I was a junior in college during the big lottery to establish the order of priority for men who were eligible for the draft. I drew number 366, the extra day added for Leap Year. So by the time I graduated in 1971, heading on to law school, I did not have any expectation of being called up.
Looking back, Jim Webb was absolutely right. It was a terrible injustice, a sharp sword severing the body politic, that those of us fortunate or inclined to attend college were exempt from military service. Following the exemption path was something one just did without thought or reflection. I can think of only one person in my college prep school graduating class who served in Vietnam. His name is written on the Vietnam Memorial in Washington, a Notre Dame football walk-on, who quit college to join the Marines.
For this reason I came to accept the idea of some form of universal military service sans college exemptions, but not the politically correct social service options preferred by liberals. The latter hardly seemed to justify the involuntary conscription of young men, taking them away from their freely chosen paths in life. Community service is a valued calling, but it should not be an excuse for extending the power of the federal government over the lives of its citizens through compulsion.
But drafting women into military service is hardly the sort of thing a conservative can endorse. While many women forego the demands of child-rearing, it is a unique, necessary vocation which the government should be encouraging and protecting. Drafting women of child-bearing age would compel women who desire the vocations of wife and motherhood to enter an environment hardly conducive to the upbringing of their young.

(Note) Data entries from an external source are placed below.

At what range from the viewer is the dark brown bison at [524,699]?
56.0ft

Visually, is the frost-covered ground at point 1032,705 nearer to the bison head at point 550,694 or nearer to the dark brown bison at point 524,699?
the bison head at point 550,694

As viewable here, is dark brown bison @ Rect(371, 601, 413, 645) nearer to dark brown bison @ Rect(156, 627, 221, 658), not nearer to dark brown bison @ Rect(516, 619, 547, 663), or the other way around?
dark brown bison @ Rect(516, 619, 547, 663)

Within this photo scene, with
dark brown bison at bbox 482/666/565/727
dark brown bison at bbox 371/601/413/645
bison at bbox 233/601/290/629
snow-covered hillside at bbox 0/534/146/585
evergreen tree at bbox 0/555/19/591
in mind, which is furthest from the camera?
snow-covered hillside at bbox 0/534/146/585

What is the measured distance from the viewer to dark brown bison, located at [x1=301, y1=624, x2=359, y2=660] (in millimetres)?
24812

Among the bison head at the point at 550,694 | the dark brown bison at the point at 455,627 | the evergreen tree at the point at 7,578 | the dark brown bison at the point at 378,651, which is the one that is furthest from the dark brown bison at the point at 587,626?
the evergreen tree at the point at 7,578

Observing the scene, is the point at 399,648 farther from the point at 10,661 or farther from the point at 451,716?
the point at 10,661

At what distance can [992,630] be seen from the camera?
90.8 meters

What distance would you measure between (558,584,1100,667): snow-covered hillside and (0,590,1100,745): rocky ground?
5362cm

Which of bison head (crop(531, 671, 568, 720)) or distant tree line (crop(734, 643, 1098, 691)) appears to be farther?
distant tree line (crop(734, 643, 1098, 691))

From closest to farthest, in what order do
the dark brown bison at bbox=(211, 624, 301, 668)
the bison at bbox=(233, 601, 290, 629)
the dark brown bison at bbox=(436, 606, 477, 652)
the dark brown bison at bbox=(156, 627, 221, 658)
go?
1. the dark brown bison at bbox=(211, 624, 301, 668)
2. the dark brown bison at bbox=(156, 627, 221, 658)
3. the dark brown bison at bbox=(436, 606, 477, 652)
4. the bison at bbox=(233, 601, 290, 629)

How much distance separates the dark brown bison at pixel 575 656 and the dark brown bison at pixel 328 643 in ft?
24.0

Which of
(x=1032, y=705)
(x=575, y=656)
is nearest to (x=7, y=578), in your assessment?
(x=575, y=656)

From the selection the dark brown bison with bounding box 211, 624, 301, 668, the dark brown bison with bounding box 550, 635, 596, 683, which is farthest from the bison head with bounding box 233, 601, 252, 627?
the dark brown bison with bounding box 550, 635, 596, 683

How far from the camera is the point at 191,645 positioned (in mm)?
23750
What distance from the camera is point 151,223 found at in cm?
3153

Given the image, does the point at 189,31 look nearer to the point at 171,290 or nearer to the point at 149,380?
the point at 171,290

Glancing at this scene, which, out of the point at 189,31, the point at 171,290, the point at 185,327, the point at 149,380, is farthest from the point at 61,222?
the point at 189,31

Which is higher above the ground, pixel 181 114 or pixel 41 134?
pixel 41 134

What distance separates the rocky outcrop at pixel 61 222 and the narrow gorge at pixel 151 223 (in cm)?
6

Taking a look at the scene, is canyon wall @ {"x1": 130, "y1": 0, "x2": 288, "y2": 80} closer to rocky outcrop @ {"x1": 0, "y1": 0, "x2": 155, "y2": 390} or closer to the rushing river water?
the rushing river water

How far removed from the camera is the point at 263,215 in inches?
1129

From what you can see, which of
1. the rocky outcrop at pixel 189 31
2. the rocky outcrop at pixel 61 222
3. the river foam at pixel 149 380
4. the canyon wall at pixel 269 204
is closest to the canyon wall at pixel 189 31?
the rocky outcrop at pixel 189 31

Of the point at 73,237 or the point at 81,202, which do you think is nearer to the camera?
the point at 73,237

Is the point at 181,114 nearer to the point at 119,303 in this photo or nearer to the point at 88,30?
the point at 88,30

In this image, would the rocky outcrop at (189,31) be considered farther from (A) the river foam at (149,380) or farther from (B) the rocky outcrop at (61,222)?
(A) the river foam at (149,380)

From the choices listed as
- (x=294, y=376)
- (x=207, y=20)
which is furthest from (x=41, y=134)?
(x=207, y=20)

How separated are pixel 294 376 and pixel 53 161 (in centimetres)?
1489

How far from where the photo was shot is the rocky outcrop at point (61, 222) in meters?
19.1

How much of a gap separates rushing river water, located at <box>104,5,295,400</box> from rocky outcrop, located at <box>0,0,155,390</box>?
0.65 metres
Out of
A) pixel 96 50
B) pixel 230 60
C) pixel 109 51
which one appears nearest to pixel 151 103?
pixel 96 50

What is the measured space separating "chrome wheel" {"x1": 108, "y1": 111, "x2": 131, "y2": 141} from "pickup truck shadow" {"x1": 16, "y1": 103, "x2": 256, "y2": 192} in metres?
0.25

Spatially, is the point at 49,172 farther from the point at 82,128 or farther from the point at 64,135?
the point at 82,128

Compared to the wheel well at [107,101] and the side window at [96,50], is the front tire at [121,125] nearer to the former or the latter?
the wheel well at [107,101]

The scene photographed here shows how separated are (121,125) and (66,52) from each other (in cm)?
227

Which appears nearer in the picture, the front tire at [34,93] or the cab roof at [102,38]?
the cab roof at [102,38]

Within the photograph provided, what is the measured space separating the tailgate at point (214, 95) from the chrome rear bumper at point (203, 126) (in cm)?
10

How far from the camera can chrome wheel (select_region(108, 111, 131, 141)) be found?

When I read of a woman killed in action, with children at home, I grieve for her, her children, and for my country which allows such a barbaric and unchivalrous thing to happen. While fathers are essential to the flourishing of children, they are, in truth, expendable when compared to the nurturing and sustaining role of a mother. A hard truth, but one which the history of the human family has proven time and time again. As George Gilder taught us three decades ago, the role of mother is biological. The role of father requires socialization. We seem to be doing everything we can to deny both truths.
So my belief in the importance of national and political unity must yield to my commitment to the unique role of women as mothers. If the price of a draft is the conscription of women, I vote nay. The brutal fact is that we can live with casualties in war, but we cannot live without vibrant families which love, cherish, and protect children. In this way death will not triumph over life.